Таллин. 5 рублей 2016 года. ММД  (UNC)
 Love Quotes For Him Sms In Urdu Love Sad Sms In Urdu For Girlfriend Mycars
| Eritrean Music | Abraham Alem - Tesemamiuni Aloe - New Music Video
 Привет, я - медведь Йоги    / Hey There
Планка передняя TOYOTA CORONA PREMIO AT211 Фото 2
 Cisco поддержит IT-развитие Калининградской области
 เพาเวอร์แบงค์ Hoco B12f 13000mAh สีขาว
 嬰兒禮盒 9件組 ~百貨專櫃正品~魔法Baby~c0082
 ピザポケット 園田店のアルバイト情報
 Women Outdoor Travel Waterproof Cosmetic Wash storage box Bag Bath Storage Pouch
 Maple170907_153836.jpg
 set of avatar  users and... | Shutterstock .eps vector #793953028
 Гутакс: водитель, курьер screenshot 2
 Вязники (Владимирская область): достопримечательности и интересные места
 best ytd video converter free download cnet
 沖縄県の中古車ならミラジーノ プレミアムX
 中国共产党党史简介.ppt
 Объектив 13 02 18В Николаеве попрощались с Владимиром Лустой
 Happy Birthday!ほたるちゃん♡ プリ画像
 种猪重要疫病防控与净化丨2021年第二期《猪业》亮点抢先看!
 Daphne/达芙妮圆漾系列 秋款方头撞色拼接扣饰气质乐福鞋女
-.-.-
§ **Your objective**
Please transcribe all of the records, keeping every line exactly as it is.

§ **Solution for this problem**
Таллин. 5 рублей 2016 года. ММД  (UNC)
 Love Quotes For Him Sms In Urdu Love Sad Sms In Urdu For Girlfriend Mycars
| Eritrean Music | Abraham Alem - Tesemamiuni Aloe - New Music Video
 Привет, я - медведь Йоги    / Hey There
Планка передняя TOYOTA CORONA PREMIO AT211 Фото 2
 Cisco поддержит IT-развитие Калининградской области
 เพาเวอร์แบงค์ Hoco B12f 13000mAh สีขาว
 嬰兒禮盒 9件組 ~百貨專櫃正品~魔法Baby~c0082
 ピザポケット 園田店のアルバイト情報
 Women Outdoor Travel Waterproof Cosmetic Wash storage box Bag Bath Storage Pouch
 Maple170907_153836.jpg
 set of avatar  users and... | Shutterstock .eps vector #793953028
 Гутакс: водитель, курьер screenshot 2
 Вязники (Владимирская область): достопримечательности и интересные места
 best ytd video converter free download cnet
 沖縄県の中古車ならミラジーノ プレミアムX
 中国共产党党史简介.ppt
 Объектив 13 02 18В Николаеве попрощались с Владимиром Лустой
 Happy Birthday!ほたるちゃん♡ プリ画像
 种猪重要疫病防控与净化丨2021年第二期《猪业》亮点抢先看!
 Daphne/达芙妮圆漾系列 秋款方头撞色拼接扣饰气质乐福鞋女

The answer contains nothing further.